Authors: Carolyn Thompson*, Southern Connecticut State University
Topics: Urban Geography, Social Geography, United States
Keywords: urban geography, heritage, post-industrial cities, climate change, urban environmentalism
Session Type: Paper
Start / End Time: 8:00 AM / 9:40 AM
Room: Virginia C, Marriott, Lobby Level
Presentation File: No File Uploaded
The purpose of this presentation is to preliminarily explore the fruitfulness of understanding industrial heritage sites through the lens of environmental catastrophe in the 21st century.

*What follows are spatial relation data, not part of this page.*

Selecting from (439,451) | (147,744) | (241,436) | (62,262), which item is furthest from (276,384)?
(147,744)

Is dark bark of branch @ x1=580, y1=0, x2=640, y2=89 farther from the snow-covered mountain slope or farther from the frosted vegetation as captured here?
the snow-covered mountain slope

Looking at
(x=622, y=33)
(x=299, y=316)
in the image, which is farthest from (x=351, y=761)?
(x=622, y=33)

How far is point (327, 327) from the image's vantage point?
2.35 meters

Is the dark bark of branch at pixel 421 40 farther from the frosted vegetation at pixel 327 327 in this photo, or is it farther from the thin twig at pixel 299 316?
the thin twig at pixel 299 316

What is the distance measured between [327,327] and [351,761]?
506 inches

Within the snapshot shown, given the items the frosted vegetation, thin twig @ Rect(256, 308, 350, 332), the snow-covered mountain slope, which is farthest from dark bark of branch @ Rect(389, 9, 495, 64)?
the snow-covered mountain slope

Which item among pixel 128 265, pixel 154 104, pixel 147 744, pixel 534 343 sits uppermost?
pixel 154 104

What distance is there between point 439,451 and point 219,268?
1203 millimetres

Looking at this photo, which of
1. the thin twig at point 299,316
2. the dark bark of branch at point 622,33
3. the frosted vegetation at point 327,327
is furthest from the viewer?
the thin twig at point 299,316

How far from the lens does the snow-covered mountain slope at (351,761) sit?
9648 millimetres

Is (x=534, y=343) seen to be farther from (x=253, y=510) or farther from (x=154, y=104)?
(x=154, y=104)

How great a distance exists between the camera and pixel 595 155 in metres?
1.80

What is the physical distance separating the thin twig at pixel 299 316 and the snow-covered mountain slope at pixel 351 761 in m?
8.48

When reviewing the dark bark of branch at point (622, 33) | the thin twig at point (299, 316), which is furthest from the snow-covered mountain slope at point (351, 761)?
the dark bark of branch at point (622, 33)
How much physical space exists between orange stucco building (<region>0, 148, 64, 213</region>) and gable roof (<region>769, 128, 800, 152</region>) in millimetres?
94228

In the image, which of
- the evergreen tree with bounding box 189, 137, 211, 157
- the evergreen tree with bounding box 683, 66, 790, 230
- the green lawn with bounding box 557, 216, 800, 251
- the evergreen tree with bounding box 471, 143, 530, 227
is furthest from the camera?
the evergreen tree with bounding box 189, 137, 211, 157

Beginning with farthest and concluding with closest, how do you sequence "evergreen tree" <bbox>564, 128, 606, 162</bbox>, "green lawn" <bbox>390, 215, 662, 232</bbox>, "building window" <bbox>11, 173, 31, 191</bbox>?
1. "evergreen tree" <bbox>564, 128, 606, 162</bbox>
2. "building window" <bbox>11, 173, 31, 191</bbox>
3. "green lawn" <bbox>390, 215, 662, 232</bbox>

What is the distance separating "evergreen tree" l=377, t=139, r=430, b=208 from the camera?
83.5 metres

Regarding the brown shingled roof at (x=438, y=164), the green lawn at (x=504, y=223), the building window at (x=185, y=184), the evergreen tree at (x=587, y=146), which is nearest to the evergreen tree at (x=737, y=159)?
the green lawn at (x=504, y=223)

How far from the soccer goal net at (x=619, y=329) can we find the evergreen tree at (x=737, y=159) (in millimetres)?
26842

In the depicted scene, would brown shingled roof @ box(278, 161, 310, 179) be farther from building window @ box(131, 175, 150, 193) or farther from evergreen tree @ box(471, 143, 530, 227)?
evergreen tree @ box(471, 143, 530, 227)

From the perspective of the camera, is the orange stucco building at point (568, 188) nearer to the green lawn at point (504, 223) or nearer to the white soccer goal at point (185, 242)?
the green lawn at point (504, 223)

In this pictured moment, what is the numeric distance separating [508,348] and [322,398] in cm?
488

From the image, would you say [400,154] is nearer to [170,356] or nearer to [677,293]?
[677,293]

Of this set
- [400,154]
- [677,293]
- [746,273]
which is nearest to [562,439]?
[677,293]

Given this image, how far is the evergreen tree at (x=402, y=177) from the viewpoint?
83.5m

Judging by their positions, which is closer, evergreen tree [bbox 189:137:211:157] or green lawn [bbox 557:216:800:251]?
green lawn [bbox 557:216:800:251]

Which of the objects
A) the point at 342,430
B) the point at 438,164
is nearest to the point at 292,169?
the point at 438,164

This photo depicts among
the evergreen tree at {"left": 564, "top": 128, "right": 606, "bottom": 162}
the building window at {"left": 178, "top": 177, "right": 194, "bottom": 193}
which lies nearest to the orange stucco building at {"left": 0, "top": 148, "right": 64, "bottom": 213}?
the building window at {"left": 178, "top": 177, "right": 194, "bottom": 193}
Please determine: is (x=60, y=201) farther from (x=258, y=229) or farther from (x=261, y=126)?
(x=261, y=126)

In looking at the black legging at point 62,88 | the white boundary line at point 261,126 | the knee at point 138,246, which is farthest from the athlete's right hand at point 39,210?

While geographers have been increasingly exploring heritage over the past few decades, concerned with its significance in terms of cultural and social representations, as well as an economic commodity, and industrial heritage has become more widely recognized as a key aspect of identity in the cities of the westernized world, research has overlooked the fascinating nexus between the industrial production marked in the sites of industrial heritage and the environmental outcomes of those processes. As heritage has been described as “a view from the present, either backward to a past or forward to a future” (Graham, Ashworth and Tunbridge 2000), the concerns of the present are integral in what we consider heritage and the meanings we imbue upon it. There is no concern more pressing in the present than the reality of climate change and environmental catastrophe and so this presentation considers exploring the interconnections between remembering the social and historical significance of industrial heritage sites and recognizing the ways these sites threaten our future. Through a preliminary case study of English Station, a disused power station on the Mill River in New Haven, CT, I will explore how this site represents the aspirations and progress of New Haven as an industrial, electrified, automobile city, as well as the current environmental catastrophes on our doorstep.